ÜBUNGSTEXT.
----------------------------------------
Auf das Gespräch mit mir hatte ihn die Redaktion gut vorbereitet. Er schien auch persönlich interessiert, hat mich ausreden lassen. Seine Fragen waren fokussiert auf die boulevardesken Aspekte meines Buches – was dem Format der Sendung geschuldet ist. Unterm Strich war das ein typischer Lanz.
Wie wirkt sein Gespräch mit Sahra Wagenknecht auf dich? Kannst du die Aufregung im Netz nachvollziehen?
Egal, wie ein Journalist ein Thema oder eine Person persönlich toucht, er hält immer einen gewissen Abstand zu seinen Interviewpartnern. Das 'Gespräch' mit Sahra Wagenknecht ist ein journalistischer GAU, ein Negativ-Beispiel par excellence für jede Journalistenschule: Lanz gibt jede Distanz auf, wirkt besessen davon, sein politisches Feindbild entlarven zu wollen, entlarvt mit seiner geifernden Art aber nur sich selbst. Die professionelle Sachlichkeit Wagenknechts kontert Lanz mit der Aufforderung, ihm doch bitteschön nicht mit Details zu kommen. Offenbar hat Lanz die redaktionelle Regie übernommen, jedenfalls legte er seine Moderationskarten immer wieder demonstrativ zu Seite. Schon vor knapp einem Jahr war Wagenknecht mit ihrem Buch zu Gast bei Lanz. Damals versuchte er sie als verblödet darzustellen, was ebenfalls misslang. Die Aufregung über das Interview kann ich bis zu einem gewissen Grad nachvollziehen, die Forderung nach Absetzung ist überzogen. Aber: Macht Lanz so weiter, schießt er sich selbst ab.
----------------------------------------
AUFGABENSTELLUNG.
Setze bitte den Text über Lanz und sein Gespräch mit Sahra Wagenknecht nach dem letzten Satz fort.

(Quelldatensätze)
----------------------------------------
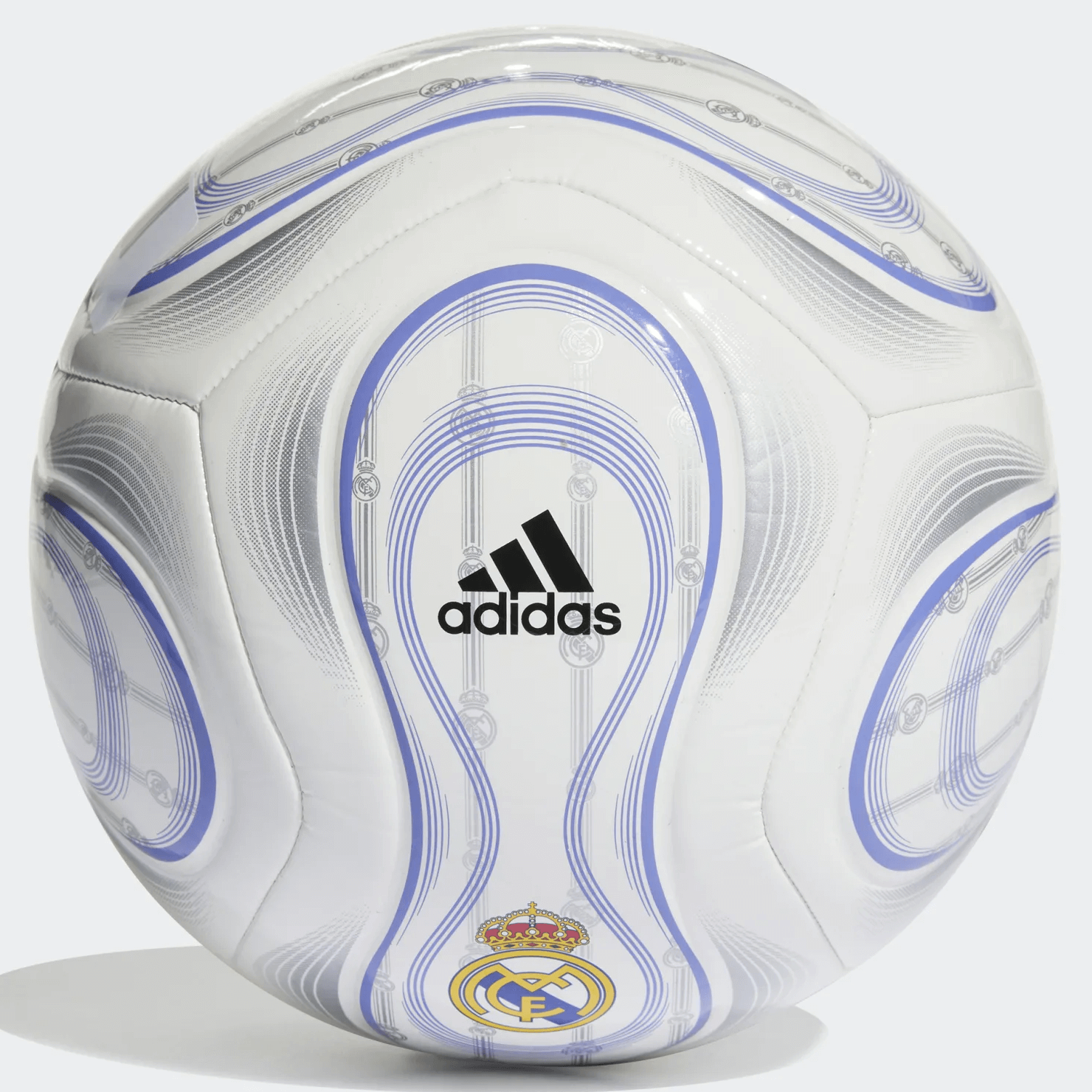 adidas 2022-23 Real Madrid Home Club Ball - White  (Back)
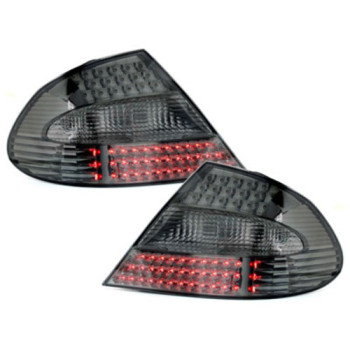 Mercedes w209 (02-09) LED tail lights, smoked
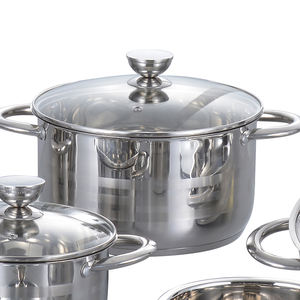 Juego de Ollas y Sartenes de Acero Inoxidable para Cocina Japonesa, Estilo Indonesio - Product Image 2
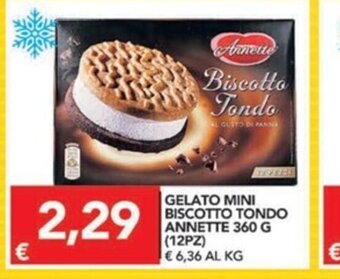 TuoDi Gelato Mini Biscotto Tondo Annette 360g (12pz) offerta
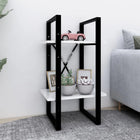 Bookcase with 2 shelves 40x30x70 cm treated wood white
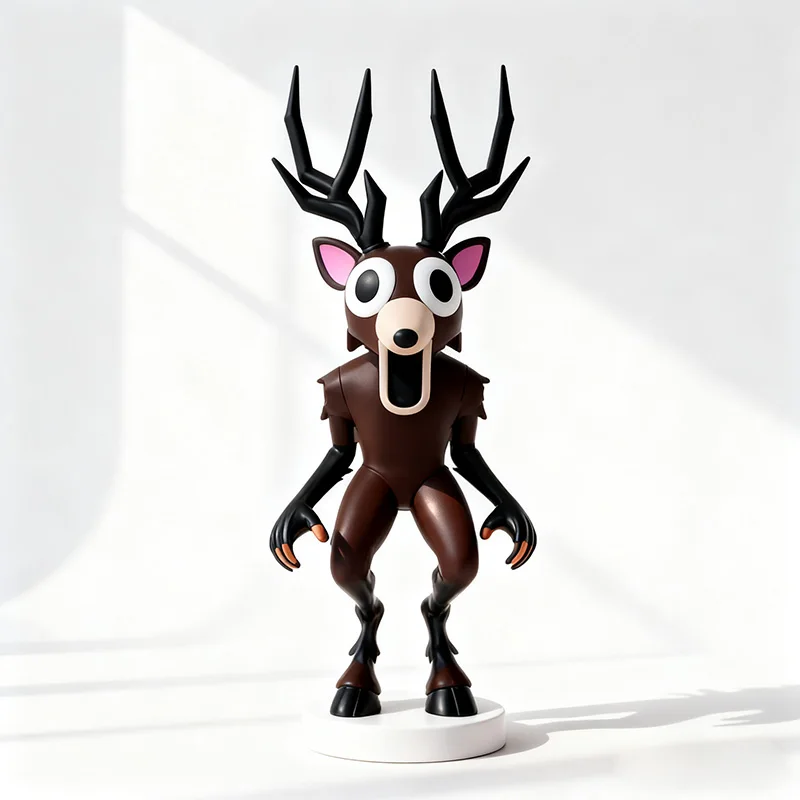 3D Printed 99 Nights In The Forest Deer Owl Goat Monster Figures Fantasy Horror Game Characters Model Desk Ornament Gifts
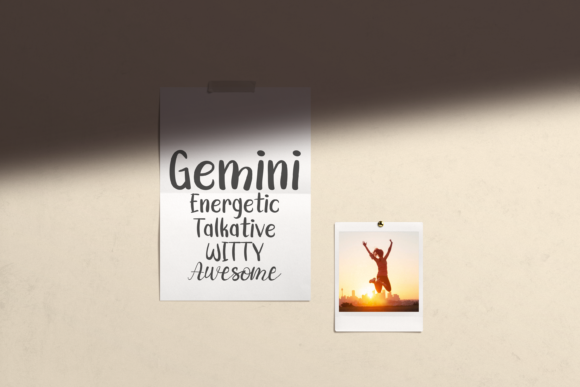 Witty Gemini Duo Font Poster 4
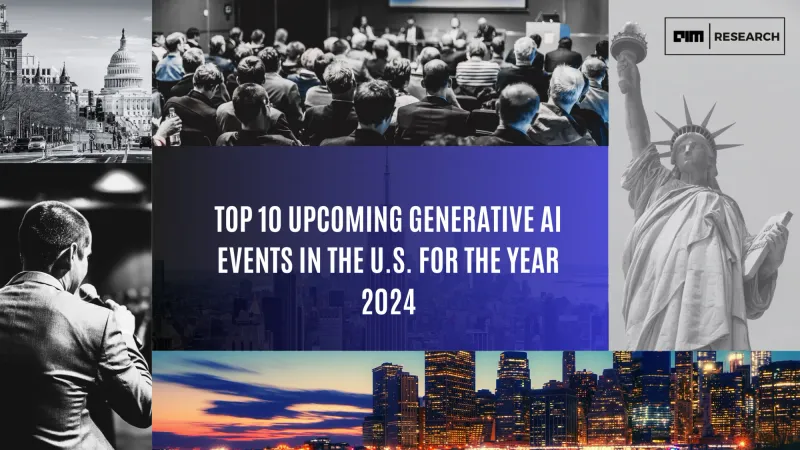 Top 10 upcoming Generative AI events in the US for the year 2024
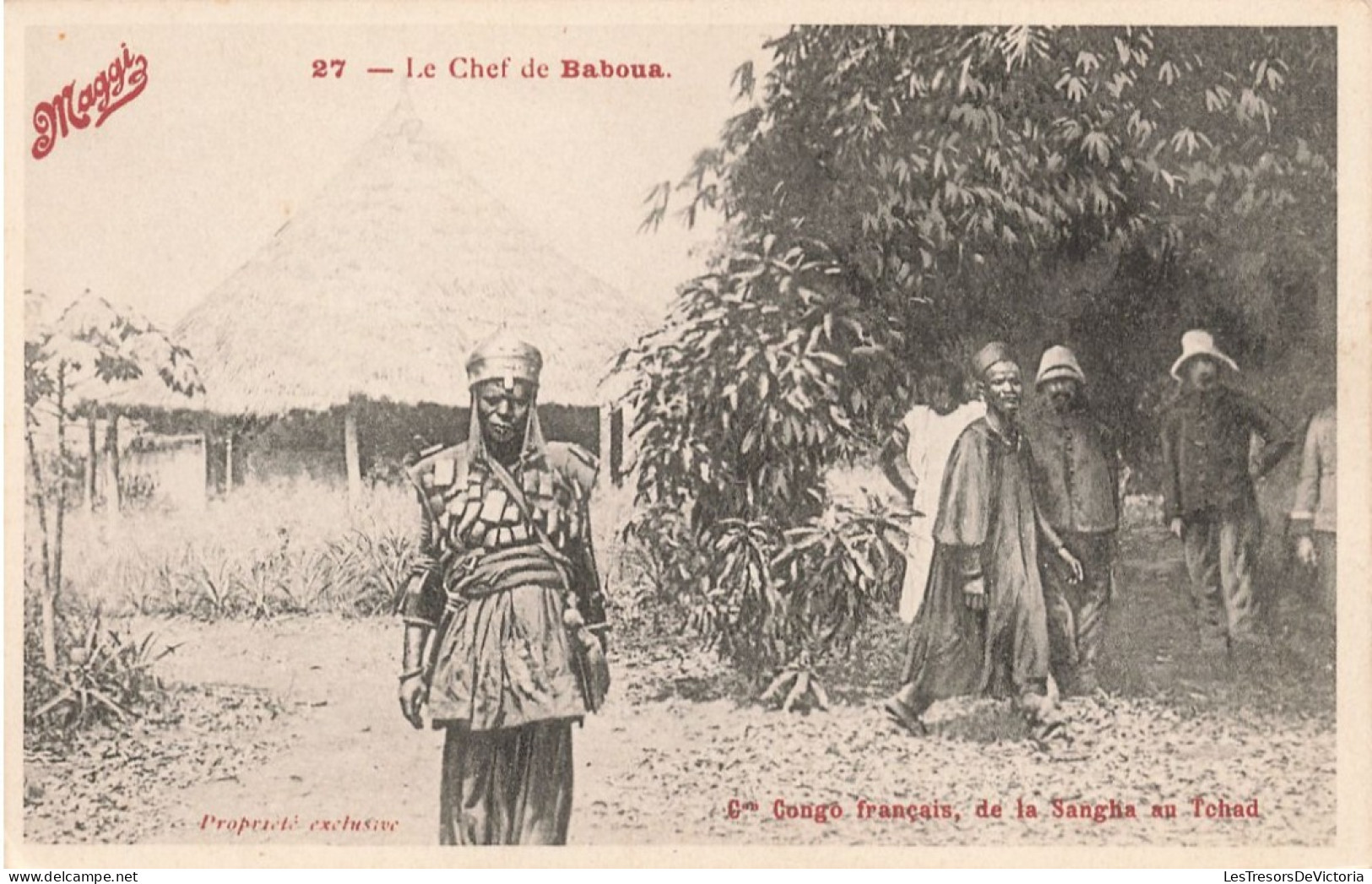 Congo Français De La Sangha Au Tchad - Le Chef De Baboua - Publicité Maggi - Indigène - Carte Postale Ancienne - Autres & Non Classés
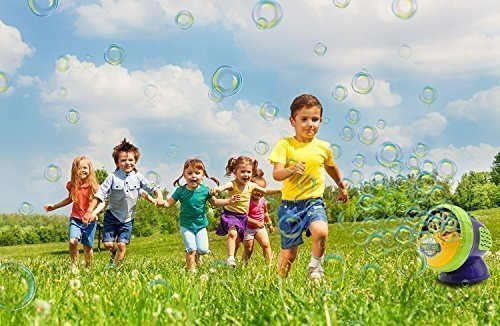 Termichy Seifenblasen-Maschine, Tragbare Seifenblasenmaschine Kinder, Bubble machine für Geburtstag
----------------------------------------
ERGEBNIS DER AUFGABE.
Du bist ja selbst Kommunikationsberater. Was würdest du Lanz und dem ZDF jetzt raten? Wie sollen sie mit dem Shitstorm umgehen?
Um das professionell einzuschätzen, müsste ich mit ihm sprechen, die Hintergründe besser kennen. Wie ich ihn einschätze, wird er sich über die Sendung aber selbst am meisten ärgern. Das eigene Scheitern sollte er in einem Interview ehrlich bekennen und darlegen, warum ihn die Linken so auf die Palme bringen. Das würden viele nachvollziehen können und ihm den geplatzten Kragen vermutlich verzeihen. Verkehrt wäre, den Auftritt zu verteidigen oder auf Durchzug zu schalten. Grundsätzlich empfehle ich, keine Gäste einzuladen, denen der Moderator rhetorisch nicht gewachsen ist.
Wie sollten eigentlich Boulevard-Journalist auf spontane Empörungswellen im Netz reagieren? Müssen sie immer mitschwimmen oder kann man auch mal dagegenhalten?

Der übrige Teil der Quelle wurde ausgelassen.